--- What you need to do ---
Exactly the lines from the beginning of the material to the line with "genus: Varanus" are to be repeated, both ends included.
------------
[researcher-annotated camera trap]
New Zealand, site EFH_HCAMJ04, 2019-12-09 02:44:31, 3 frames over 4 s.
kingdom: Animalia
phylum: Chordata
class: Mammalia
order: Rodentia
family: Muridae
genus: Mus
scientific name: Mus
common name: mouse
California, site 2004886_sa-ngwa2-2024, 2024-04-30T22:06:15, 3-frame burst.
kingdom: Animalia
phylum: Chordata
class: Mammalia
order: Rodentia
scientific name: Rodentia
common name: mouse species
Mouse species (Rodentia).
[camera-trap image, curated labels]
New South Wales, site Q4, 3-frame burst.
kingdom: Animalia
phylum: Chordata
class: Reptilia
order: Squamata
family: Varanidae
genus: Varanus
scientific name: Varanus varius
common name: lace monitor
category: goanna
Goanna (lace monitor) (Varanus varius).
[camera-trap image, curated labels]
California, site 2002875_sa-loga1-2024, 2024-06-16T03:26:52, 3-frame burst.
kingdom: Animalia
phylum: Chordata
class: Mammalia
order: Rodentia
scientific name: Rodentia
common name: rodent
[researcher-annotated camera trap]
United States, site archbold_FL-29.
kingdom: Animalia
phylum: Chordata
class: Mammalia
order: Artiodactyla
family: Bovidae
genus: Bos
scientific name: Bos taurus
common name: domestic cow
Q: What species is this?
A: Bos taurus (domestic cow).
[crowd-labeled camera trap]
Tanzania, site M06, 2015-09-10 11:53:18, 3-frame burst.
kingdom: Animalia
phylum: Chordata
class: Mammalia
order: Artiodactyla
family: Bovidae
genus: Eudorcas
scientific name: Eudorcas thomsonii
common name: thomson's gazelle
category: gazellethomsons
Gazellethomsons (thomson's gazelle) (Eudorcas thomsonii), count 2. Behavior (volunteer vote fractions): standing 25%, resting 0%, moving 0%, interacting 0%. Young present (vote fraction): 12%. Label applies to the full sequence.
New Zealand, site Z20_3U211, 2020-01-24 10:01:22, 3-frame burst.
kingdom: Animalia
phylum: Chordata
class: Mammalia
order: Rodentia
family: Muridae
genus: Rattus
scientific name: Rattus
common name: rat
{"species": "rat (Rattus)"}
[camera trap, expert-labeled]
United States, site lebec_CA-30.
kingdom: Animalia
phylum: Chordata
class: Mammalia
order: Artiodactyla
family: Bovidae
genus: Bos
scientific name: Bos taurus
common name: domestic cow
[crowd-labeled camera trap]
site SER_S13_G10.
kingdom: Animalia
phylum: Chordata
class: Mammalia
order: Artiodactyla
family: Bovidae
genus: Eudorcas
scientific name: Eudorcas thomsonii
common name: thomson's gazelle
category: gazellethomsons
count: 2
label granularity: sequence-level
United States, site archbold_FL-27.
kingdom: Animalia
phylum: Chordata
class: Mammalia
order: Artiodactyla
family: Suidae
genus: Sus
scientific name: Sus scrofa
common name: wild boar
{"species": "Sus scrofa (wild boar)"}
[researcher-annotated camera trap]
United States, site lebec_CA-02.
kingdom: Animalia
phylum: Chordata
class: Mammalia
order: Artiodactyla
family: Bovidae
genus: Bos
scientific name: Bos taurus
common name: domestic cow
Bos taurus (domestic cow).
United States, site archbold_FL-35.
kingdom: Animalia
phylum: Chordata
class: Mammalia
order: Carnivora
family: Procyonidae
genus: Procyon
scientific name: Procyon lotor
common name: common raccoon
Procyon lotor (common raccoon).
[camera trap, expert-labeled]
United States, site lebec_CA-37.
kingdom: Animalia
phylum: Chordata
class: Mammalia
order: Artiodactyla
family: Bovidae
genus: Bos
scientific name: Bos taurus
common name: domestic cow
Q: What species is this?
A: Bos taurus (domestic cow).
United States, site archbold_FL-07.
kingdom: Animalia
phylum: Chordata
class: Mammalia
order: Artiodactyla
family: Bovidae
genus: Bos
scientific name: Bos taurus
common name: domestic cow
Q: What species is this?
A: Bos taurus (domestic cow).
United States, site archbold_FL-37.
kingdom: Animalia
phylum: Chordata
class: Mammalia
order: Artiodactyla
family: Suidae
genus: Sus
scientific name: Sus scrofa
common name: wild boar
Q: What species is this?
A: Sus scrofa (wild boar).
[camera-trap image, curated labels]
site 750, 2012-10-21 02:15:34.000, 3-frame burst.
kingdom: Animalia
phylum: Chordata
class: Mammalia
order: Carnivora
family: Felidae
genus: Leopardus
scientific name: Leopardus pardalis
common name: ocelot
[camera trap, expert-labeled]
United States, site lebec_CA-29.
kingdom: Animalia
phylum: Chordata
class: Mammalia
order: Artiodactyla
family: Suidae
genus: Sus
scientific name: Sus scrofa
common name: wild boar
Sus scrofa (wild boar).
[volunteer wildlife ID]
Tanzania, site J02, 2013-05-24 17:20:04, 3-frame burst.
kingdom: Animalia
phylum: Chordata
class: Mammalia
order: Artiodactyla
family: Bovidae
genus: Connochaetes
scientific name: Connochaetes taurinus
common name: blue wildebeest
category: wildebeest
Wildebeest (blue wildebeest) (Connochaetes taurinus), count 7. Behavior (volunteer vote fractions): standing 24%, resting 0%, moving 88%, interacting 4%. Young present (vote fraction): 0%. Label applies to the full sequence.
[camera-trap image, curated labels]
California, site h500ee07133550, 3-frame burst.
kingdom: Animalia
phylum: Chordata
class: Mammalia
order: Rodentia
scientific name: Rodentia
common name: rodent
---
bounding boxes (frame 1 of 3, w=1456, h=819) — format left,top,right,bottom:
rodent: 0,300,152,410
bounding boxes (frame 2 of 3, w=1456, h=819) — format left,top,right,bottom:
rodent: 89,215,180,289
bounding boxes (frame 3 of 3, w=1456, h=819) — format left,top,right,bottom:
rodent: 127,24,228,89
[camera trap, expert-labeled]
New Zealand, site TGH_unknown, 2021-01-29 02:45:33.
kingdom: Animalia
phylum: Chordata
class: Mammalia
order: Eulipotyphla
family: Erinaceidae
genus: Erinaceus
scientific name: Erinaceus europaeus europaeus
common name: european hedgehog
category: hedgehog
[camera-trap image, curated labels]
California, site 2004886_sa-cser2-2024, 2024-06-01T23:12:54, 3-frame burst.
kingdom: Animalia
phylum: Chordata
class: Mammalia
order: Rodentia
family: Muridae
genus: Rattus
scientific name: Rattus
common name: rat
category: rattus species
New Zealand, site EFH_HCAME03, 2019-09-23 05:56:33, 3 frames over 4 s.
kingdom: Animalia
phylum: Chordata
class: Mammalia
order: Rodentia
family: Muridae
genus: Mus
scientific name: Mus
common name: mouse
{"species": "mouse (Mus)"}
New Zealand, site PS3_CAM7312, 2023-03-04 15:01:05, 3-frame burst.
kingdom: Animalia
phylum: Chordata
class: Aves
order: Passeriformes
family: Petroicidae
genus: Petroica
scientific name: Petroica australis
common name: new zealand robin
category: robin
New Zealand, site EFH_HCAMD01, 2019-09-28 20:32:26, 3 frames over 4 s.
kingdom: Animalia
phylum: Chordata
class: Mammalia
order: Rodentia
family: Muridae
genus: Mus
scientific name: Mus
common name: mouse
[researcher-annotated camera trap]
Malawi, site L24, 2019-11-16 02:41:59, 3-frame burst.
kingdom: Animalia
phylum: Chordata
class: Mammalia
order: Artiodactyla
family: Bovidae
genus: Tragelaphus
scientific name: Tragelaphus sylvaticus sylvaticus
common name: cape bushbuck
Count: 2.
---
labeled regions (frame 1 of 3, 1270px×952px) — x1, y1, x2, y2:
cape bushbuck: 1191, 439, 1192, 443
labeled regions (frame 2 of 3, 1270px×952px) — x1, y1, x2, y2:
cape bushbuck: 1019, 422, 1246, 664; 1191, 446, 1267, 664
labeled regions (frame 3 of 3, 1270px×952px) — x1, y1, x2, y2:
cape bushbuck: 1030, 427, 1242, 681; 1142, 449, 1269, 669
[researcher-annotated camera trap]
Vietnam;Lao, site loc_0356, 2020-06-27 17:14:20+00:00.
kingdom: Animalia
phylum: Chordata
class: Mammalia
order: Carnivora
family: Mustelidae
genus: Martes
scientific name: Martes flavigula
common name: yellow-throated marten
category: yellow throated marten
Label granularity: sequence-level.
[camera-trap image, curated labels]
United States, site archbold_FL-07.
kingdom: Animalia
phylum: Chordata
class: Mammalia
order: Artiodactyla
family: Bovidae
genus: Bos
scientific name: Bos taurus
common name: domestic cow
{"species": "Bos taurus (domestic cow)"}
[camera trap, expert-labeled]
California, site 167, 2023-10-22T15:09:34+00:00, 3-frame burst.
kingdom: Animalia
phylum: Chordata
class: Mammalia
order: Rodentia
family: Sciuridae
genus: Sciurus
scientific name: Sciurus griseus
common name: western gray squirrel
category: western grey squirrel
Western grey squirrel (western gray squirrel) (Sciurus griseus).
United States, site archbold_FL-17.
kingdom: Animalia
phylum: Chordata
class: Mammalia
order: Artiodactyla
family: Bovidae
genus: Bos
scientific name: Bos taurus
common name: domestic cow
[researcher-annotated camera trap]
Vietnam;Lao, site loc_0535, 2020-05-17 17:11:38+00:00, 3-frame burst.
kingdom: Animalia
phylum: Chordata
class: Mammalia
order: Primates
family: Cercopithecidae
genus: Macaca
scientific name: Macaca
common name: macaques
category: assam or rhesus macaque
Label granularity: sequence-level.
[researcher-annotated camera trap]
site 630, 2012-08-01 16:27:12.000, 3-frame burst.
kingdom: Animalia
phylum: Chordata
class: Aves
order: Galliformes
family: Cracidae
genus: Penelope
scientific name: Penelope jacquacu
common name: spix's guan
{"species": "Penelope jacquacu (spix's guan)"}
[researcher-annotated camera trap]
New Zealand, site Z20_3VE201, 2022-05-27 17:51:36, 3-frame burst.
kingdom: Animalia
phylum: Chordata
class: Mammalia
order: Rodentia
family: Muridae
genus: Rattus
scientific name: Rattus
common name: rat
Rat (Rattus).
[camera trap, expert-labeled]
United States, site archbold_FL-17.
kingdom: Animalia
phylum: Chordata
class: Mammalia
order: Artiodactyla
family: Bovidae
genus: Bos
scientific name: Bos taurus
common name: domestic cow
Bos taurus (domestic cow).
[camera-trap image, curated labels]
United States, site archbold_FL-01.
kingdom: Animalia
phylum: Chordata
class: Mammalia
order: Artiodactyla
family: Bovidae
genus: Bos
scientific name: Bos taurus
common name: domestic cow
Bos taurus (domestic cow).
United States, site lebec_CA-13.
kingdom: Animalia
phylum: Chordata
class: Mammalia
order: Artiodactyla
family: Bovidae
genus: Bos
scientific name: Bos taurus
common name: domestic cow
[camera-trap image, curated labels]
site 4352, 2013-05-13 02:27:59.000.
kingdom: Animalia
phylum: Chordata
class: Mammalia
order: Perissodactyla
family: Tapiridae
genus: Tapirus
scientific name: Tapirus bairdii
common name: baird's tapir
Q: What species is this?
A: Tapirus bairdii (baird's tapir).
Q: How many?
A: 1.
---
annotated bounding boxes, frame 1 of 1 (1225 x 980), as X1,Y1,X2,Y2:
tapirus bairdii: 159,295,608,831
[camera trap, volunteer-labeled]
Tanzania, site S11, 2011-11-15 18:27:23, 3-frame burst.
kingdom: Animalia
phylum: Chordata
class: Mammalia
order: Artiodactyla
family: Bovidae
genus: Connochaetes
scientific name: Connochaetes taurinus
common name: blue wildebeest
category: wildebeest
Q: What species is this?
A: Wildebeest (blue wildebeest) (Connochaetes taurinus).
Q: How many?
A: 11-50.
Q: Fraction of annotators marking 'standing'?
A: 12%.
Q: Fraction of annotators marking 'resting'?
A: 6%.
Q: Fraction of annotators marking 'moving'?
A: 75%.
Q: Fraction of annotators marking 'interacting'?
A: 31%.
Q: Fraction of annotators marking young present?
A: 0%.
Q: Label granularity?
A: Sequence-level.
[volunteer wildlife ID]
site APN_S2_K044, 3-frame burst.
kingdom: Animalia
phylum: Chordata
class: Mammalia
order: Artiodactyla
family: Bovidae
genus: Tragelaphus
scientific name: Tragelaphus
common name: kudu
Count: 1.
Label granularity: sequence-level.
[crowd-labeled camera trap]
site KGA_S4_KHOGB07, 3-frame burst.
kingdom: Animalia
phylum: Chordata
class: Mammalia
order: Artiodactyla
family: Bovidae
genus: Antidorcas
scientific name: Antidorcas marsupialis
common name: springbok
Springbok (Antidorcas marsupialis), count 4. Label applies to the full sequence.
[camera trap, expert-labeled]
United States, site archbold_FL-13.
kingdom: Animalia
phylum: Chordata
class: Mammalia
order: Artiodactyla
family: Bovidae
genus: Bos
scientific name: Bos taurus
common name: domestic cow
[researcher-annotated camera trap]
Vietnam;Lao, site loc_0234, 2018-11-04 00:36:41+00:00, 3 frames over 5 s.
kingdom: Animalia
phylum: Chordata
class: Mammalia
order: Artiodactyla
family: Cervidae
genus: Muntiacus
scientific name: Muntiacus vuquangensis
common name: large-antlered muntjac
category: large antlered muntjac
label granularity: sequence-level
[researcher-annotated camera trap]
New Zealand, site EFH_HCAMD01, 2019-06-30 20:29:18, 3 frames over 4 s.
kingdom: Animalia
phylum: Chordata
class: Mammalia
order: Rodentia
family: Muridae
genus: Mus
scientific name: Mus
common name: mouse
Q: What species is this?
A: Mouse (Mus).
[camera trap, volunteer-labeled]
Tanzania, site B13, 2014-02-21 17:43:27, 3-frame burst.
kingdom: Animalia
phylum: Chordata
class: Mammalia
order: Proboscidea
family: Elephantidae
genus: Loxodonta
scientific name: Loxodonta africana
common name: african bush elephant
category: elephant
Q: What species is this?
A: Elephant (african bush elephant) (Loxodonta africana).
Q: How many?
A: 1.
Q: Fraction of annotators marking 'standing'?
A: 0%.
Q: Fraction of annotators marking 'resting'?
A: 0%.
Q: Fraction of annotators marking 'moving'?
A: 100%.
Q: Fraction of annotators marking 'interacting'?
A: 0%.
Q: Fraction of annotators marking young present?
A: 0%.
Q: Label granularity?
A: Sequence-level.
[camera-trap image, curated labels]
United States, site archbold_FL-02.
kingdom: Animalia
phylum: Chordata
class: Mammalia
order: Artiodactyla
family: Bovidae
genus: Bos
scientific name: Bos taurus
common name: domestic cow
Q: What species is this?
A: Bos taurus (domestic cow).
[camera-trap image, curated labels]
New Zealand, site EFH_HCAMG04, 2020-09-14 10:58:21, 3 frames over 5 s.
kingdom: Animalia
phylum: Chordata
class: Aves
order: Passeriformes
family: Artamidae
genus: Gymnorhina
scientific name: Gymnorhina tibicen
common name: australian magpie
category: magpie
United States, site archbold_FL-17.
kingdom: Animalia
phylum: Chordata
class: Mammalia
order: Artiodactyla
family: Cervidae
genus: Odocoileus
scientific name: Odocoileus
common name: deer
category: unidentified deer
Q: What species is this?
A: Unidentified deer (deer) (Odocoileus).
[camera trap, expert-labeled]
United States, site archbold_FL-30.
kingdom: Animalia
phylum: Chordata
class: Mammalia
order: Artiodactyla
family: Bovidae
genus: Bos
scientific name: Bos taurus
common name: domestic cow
------------
--- Solution below ---
[researcher-annotated camera trap]
New Zealand, site EFH_HCAMJ04, 2019-12-09 02:44:31, 3 frames over 4 s.
kingdom: Animalia
phylum: Chordata
class: Mammalia
order: Rodentia
family: Muridae
genus: Mus
scientific name: Mus
common name: mouse
California, site 2004886_sa-ngwa2-2024, 2024-04-30T22:06:15, 3-frame burst.
kingdom: Animalia
phylum: Chordata
class: Mammalia
order: Rodentia
scientific name: Rodentia
common name: mouse species
Mouse species (Rodentia).
[camera-trap image, curated labels]
New South Wales, site Q4, 3-frame burst.
kingdom: Animalia
phylum: Chordata
class: Reptilia
order: Squamata
family: Varanidae
genus: Varanus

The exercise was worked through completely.